-- Data demonstrates sustained clinical improvements in pain, stiffness and function for up to 156 weeks following a single administration of PCRX-201 --

BRISBANE, Calif., Oct. 28, 2025 (GLOBE NEWSWIRE) -- Pacira BioSciences, Inc. (NASDAQ: PCRX), the industry leader in the delivery of innovative, non-opioid pain therapies to transform the lives of patients, today announced updated three-year results and a new subset analyses demonstrating sustained efficacy and safety across all patient subgroups, including varying disease severities, from its open-label Phase 1 clinical trial evaluating PCRX-201 (enekinragene inzadenovec), a novel gene therapy candidate for osteoarthritis of the knee. Results show that a single intra-articular injection of PCRX-201 at each of the three doses tested was well tolerated and produced sustained improvements in pain, stiffness, and function through 156 weeks in patients with osteoarthritis of the knee.

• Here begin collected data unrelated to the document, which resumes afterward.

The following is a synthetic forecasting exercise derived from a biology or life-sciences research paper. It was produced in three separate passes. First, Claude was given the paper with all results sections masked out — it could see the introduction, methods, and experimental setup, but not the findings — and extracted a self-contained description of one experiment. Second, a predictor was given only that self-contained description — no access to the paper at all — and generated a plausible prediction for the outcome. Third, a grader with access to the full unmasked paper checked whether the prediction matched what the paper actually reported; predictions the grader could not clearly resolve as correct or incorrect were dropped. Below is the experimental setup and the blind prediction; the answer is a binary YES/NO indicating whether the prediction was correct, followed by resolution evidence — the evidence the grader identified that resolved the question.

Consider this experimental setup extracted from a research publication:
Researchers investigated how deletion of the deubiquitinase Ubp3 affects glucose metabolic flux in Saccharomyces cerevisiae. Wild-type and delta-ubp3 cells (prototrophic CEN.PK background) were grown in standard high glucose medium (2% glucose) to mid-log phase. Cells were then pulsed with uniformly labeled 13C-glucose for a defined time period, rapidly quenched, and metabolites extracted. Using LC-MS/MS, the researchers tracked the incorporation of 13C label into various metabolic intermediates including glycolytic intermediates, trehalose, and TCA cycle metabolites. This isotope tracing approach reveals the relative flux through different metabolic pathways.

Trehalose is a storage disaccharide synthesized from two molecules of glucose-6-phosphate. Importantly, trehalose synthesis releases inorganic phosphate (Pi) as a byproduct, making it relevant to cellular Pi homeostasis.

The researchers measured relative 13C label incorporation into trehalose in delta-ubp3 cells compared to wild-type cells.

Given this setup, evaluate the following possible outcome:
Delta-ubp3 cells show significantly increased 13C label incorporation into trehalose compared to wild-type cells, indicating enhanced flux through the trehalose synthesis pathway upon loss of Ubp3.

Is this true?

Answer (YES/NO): YES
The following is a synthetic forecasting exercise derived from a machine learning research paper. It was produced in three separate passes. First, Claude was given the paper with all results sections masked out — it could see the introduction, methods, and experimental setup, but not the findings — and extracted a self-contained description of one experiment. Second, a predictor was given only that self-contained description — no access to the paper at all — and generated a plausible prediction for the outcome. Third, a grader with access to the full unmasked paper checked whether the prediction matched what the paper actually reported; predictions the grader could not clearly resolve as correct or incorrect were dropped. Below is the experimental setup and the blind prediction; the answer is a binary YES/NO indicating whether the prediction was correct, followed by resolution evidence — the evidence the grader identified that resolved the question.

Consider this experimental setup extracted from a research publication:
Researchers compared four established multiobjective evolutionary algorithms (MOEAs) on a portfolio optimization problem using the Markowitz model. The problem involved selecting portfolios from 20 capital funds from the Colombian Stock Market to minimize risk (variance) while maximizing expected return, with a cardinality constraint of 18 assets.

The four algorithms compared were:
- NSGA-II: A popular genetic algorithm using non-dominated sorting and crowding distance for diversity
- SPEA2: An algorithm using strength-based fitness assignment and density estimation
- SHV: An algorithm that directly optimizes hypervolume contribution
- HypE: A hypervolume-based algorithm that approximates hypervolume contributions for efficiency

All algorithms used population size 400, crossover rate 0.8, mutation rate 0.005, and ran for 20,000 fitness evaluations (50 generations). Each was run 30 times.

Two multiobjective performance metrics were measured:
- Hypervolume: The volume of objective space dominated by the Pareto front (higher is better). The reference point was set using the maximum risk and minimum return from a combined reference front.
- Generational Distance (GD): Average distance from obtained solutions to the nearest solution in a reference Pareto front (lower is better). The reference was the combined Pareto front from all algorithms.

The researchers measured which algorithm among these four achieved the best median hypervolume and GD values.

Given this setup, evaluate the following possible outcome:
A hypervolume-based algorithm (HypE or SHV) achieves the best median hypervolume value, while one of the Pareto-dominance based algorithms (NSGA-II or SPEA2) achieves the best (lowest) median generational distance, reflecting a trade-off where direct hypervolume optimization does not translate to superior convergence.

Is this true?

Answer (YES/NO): NO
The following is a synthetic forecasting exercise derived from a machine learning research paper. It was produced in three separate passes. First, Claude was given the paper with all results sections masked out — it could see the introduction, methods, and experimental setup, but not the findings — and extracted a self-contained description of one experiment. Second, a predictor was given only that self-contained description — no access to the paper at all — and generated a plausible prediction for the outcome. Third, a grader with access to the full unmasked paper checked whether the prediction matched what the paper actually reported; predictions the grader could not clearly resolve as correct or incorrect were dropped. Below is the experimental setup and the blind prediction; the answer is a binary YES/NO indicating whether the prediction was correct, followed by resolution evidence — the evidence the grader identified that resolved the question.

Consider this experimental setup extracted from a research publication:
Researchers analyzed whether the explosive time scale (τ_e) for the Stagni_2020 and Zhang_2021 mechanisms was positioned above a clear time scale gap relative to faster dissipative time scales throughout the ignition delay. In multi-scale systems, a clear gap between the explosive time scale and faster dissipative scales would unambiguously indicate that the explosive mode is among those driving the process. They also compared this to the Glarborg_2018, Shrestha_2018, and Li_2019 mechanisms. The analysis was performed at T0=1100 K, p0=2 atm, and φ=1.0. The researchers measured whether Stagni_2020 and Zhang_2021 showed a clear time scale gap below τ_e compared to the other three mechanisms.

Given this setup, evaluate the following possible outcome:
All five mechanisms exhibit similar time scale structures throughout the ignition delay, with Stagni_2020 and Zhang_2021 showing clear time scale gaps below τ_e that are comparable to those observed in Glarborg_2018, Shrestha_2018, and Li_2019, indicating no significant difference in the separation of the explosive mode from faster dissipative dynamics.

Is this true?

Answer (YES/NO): NO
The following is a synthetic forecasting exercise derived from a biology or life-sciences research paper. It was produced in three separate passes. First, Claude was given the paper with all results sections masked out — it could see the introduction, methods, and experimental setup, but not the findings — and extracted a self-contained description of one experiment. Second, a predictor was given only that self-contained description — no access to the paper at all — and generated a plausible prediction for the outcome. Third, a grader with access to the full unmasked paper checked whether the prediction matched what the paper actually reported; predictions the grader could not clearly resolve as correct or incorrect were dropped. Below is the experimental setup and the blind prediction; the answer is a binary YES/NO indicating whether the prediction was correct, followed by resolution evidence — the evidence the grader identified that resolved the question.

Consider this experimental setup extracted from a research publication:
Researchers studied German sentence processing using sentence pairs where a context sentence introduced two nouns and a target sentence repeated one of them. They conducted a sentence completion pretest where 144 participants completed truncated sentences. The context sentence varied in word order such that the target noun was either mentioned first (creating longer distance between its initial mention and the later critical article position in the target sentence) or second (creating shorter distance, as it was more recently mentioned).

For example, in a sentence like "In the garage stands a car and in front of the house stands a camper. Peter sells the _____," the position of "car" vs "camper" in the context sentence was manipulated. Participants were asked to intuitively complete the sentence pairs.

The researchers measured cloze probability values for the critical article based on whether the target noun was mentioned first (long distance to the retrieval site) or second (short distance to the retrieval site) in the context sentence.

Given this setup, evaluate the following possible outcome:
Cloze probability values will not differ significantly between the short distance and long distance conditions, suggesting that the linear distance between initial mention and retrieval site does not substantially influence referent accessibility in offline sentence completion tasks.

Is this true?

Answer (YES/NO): NO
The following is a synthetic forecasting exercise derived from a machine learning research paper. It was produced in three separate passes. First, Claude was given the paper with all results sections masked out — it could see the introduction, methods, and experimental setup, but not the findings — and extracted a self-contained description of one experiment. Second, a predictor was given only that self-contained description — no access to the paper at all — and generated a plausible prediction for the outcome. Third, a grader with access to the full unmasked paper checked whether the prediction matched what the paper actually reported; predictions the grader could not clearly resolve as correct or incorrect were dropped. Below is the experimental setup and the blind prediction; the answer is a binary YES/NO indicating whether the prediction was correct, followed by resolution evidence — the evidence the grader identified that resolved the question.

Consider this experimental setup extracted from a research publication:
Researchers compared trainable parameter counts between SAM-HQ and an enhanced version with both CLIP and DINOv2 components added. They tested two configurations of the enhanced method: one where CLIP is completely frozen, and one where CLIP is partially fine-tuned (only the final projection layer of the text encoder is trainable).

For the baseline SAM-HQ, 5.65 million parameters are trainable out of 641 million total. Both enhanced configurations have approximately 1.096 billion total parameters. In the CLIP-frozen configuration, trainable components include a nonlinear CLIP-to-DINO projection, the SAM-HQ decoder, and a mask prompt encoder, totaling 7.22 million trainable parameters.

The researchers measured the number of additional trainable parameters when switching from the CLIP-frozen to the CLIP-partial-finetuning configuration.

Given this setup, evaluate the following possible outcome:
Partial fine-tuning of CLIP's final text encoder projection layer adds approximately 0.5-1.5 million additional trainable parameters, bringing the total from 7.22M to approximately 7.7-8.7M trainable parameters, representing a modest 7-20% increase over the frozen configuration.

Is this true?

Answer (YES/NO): NO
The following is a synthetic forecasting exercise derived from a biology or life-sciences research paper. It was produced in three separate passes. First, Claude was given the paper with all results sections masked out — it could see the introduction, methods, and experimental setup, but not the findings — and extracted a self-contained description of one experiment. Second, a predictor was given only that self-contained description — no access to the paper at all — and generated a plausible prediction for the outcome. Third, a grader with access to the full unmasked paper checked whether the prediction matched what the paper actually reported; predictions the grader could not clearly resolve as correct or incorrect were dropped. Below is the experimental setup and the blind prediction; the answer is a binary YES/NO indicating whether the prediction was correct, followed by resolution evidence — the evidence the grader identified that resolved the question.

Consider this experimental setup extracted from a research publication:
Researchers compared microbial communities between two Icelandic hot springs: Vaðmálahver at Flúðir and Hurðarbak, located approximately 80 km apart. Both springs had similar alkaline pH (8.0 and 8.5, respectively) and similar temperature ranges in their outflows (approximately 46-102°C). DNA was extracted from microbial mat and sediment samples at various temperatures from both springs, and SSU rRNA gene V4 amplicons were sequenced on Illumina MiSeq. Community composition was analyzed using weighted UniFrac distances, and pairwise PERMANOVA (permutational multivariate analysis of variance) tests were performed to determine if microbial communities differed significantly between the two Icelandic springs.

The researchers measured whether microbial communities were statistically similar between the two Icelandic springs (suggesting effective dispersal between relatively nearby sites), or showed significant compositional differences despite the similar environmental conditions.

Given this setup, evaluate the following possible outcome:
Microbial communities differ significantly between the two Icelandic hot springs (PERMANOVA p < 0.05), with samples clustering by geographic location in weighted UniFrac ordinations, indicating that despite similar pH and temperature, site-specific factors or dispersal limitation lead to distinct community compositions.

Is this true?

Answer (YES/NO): NO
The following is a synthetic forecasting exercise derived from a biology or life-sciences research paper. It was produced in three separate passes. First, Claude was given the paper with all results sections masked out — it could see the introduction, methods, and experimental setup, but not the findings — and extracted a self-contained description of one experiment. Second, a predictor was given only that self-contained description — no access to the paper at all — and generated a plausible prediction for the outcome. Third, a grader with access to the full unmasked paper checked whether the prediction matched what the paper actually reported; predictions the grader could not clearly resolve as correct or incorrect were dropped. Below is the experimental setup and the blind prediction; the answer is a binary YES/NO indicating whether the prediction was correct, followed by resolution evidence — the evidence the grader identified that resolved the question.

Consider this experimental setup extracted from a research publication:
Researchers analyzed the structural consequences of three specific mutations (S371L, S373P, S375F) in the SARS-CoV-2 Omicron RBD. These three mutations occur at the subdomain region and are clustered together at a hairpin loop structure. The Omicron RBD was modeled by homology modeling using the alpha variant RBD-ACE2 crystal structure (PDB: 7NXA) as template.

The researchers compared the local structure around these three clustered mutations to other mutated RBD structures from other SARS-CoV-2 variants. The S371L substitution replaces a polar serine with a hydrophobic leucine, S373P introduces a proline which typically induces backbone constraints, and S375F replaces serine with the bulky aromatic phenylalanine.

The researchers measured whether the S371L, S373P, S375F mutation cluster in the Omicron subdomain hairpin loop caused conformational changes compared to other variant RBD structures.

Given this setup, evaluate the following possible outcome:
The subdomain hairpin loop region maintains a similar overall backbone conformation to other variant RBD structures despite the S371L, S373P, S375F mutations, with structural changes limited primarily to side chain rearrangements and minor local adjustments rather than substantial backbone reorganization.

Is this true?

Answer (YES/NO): NO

The findings will be presented during a poster session at the American College of Rheumatology (ACR) Convergence 2025 in Chicago, on Tuesday, October 28, from 10:30 a.m. to 12:30 p.m. CT.

“This data is evidence of the potential of PCRX-201 to offer long-term pain relief for patients with osteoarthritis of the knee that could significantly change our approach to treating the condition,” said Stanley Cohen, M.D., board-certified rheumatologist and Co-Medical Director of the Metroplex Clinical Research Center in Dallas, Texas, who was lead investigator on the research. “Unlike our current therapies that treat symptoms and deliver only short-term, limited relief, this gene therapy blocks processes at the cellular level that cause chronic inflammation and lead to pain and loss of function of the knee joint. Having a treatment in our arsenal that could provide effective relief for multiple years after a single injection would be transformative.”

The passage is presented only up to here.